Na teoria, o sigilo deveria ser decretado apenas para casos excepcionais, quando se questiona, em juízo, matéria que envolva a intimidade das pessoas ou, ainda, em casos de sigilos de comunicação, fiscais e de dados. Mas pode ser cancelado quando o interesse particular ferir interesse público da sociedade, que tem direito, em tese, de acompanhar o andamento processual. Na prática, no entanto, não é o que acontece.
"Hoje vemos uma exagerada concessão do sigilo. Nem sempre ele é necessário para o sucesso de um processo", opina o juiz Márlon Reis, presidente da Associação Brasileira de Magistrados, Procuradores e Promotores Eleitorais (Abramppe). Na avaliação do magistrado, especialmente em casos envolvendo dinheiro público, deve prevalecer o interesse e o direito da sociedade de ser informada.
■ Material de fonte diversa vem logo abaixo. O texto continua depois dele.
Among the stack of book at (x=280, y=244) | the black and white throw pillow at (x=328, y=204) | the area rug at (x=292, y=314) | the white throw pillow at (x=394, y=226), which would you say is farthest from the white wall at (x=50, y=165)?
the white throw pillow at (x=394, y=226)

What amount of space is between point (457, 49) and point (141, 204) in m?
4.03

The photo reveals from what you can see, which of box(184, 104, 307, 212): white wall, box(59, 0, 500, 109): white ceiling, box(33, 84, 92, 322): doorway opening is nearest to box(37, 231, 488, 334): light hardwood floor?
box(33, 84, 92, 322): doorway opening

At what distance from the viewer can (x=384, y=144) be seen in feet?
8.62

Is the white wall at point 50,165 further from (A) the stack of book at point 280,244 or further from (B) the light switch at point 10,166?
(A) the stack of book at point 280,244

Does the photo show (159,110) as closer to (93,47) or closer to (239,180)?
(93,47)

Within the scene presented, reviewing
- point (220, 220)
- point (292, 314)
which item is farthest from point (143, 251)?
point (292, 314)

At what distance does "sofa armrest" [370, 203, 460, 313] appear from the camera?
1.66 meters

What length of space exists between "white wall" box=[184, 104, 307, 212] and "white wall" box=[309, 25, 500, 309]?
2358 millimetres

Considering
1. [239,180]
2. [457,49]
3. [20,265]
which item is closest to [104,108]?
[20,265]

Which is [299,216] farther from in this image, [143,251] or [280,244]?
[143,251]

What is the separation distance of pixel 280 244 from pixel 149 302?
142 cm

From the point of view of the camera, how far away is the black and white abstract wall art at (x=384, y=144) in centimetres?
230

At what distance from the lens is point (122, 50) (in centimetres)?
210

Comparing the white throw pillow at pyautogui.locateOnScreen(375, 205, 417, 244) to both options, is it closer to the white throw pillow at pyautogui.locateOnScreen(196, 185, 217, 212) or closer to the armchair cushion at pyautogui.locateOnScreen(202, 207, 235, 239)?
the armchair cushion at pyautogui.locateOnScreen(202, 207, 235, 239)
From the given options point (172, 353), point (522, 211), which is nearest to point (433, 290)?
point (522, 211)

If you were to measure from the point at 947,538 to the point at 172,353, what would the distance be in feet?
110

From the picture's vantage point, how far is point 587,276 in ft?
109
Ele cita como exemplo de abuso o sigilo previsto para as ações de impugnação de mandato eletivo.
Na avaliação do presidente da seção mineira da Ordem dos Advogados do Brasil (OAB), Luis Cláudio Chaves, casos envolvendo a malversação de dinheiro público deveriam ter transparência total — mas são frequentemente tratados sob sigilo. "No caso por exemplo de uso indevido de recursos públicos, você não está diante só de uma questão de direito privado, mas também público", argumenta o advogado que atua na área de família — ações que tramitam obrigatoriamente em segredo.
O procurador de Justiça e presidente da Associação Mineira do Ministério Público (AMMP), Nedens Ulisses Freire Vieira, defende o segredo na fase de investigação, quando muitas vezes a publicidade dos atos pode prejudicar o resultado final. No entanto, não vê "razoabilidade" na manutenção da regra durante a fase processual. "A não ser que seja para preservar uma vítima ou uma situação excepcional de Estado", conclui.
Márlon Reis lembra ainda que a discussão é causada pela própria Constituição. Determina o artigo 5º que o sigilo pode ser adotado em casos de "defesa da intimidade" ou "interesse social". Mas o texto é vago ao trazer, em seu artigo 93, que ele pode ser adotado desde que "não prejudique o interesse público à informação". E o que dizer do artigo 14, ao estabelecer categoricamente que "a ação de impugnação de mandato tramitará em segredo de Justiça?".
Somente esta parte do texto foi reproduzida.